Start Text segment

I'm pretty sure its possible, but you need a washer as a spacer if I recall correctly.

Never done one myself, but I might have to try on one of my "bad" clickies.

Maybe check the McGizmo section

Sorry I'm not more help with this one.


----------



## brighterisbetter

A bit OT, but what is it with CPF'ers being late-nighters?  Seems like we're always burning the midnight oil. :candle: I make a post, thinking that I'm the weirdo for staying up late on CPF and not expecting to get a response till the next morning, then low and behold it happens. I love this place.


----------



## DaFABRICATA

brighterisbetter said:


> A bit OT, but what is it with CPF'ers being late-nighters?  Seems like we're always burning the midnight oil. :candle: I make a post, thinking that I'm the weirdo for staying up late on CPF and not expecting to get a response till the next morning, then low and behold it happens. I love this place.


 



*ITS DARK AND WE LIKE FLASHLIGHTS!!!!*

They go hand in hand....


----------



## DHart

The button on my Z41 sticks slightly on each first press, but not thereafter until the next first use. Seems like I need to get in there and do a little r'n'r. I pulled the coil out, but the allen head connector is tight... before I start wrenching on it I thought I'd ask for some dis-assembly, maintenance tips, and re-assembly advice... can anyone help with that? Thank you!


----------



## fritzcat

Nice list -- handy for reference!


----------



## ElectronGuru

etc said:


> Question about Z41 tailcap.
> 
> Anyway, I like the Z41 tailcap but the weird thing is, it has different degrees of pressure that I need to apply to turn it on depending on the body that I use it on. I have several bodies that I tried:
> 
> * Surefire 9P body.
> * Leef 2x18500 body
> * FiveMega 2x18500 body
> 
> The strange thing is the easiest one to activate (meaning push for instant-on) is the FiveMega body. The second easiest is Surefire 9P and the hardest is Leef. FiveMega takes little pressure to active and to hold, while with Leef it takes more pressure and more pressure to hold activated in instant-on mode.
> 
> And it's the same Z41 unit on both. Why is that?




Based on my experience here, and without seeing them in person, I'd guess you are dealing with a specification difference. The resistance from the switch is in part, the result of pressure exerted by the batteries against the tailcap spring. The farther away the lamp module (either from being not fully seated or simply a longer tube), the less pressure against the spring. Less pressure there = less pressure required to activate the switch.


----------



## ElectronGuru

Here's a view, comparing several Z41's, Z48/49's, and the Z59 in the same image


----------



## Solscud007

Here are some more pics. Since I got my C2 Emerson in HA-BK I took some pics compared to a normal Z41-BK vs Z41- HA-BK

Also I took a pic of my variant colors.


----------



## ElectronGuru

Red?.


----------



## DimeRazorback

6P Patriot


----------



## ElectronGuru

Yup, been that kinda day!


----------



## ctcfirearms

Excuse my ignorance, but does anyone know the model # for this tailcap? It's early 1990's production.


----------



## Size15's

Looks like a Z14. Really old-school smooth rubber switch boot before they switched (sic) to the raised, knurled version (Z31).

End Text segment
Start Material

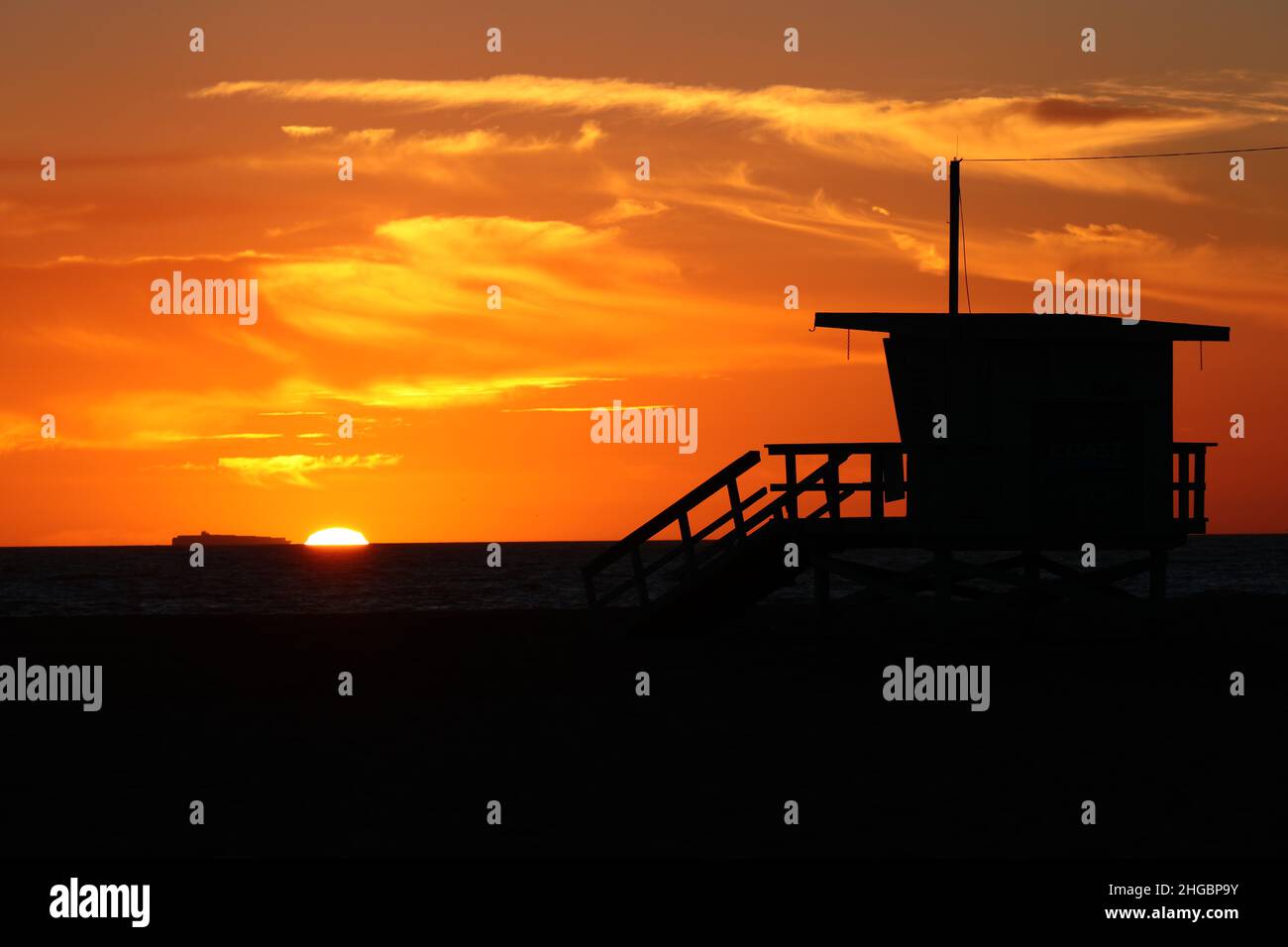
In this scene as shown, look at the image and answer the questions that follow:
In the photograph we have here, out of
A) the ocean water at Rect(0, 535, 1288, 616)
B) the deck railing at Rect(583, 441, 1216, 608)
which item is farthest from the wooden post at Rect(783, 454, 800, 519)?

End Material

Problems and tasks:
A. According to the forum thread, on which body is the Z41 tailcap easiest to activate?
B. Reproduce the part of the forum thread that opens with the words containing "Here's a view, comparing" and closes with "my variant colors.".
The items above are separate material, unrelated to the forum thread.

Solutions for each task:
A. The FiveMega body.

B.
Here's a view, comparing several Z41's, Z48/49's, and the Z59 in the same image


----------



## Solscud007

Here are some more pics. Since I got my C2 Emerson in HA-BK I took some pics compared to a normal Z41-BK vs Z41- HA-BK

Also I took a pic of my variant colors.